One of the viruses seemed to have been brought in via USB drive by a third party contractor, infecting the control system with a crimeware type virus that infected 10 networked computers.

But the second is more concerning. The virus somehow infected a maintenance workers USB drive and two critical workstations:

Investigators found sophisticated although unspecified malware on two engineering workstations associated with running critical applications. The subsequent cleanup operation was complicated by a lack of backups.”

Though both of these infections were via USB flash drives, which are banned in most secure facilities(?!?!?), the ability to infect closed secured systems via alternate methods is of great interest to the military.

Recently, reps from 60 tech companies attended a government planning day hosted by the Army’s Intelligence and Information Warfare Directorate (I2WD) to discuss new methods of cyber and electronic warfare.

Included in the discussion were high tech methods to infiltrate secure networks without being physically present via RF and electromagnetic distortions using ground based and aerial units:

“Imagine being able to roll a vehicle near a facility, sit for a short period while inserting a worm, and leave without having to buy off any employee or sneak anything past an attentive guard. Better yet, a stealthy unmanned aerial vehicle could be quietly flown far above a facility to insert code even in contested airspace.”

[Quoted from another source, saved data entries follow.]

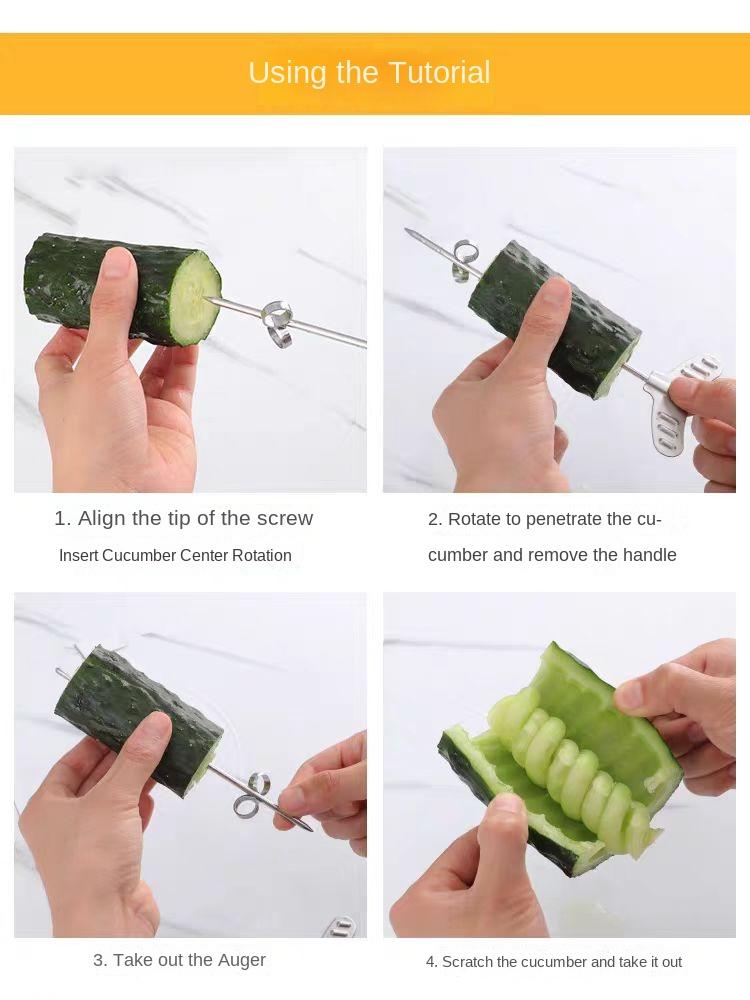 Using the Tutorial

1. Align the tip of the screw

Insert Cucumber Center Rotation

2. Rotate to penetrate the cucumber and remove the handle

3. Take out the Auger

4. Scratch the cucumber and take it out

Electronic warfare and cyber are two of the top areas of concern to the modern war fighter. “We have to understand better the electromagnetic spectrum,” said Admiral Jon Greenert, Chief of Naval Operations, “Cyber, our radar and communication, everything. If you control the electromagnetic spectrum, you control the fight.”

Imagine the possibilities of infiltrating a secured wired network by sniffing and manipulating electromagnetic waves. Next to the military’s targetable EMP beam weapon, this has to be the most fascinating cyber warfare research currently being undertaken.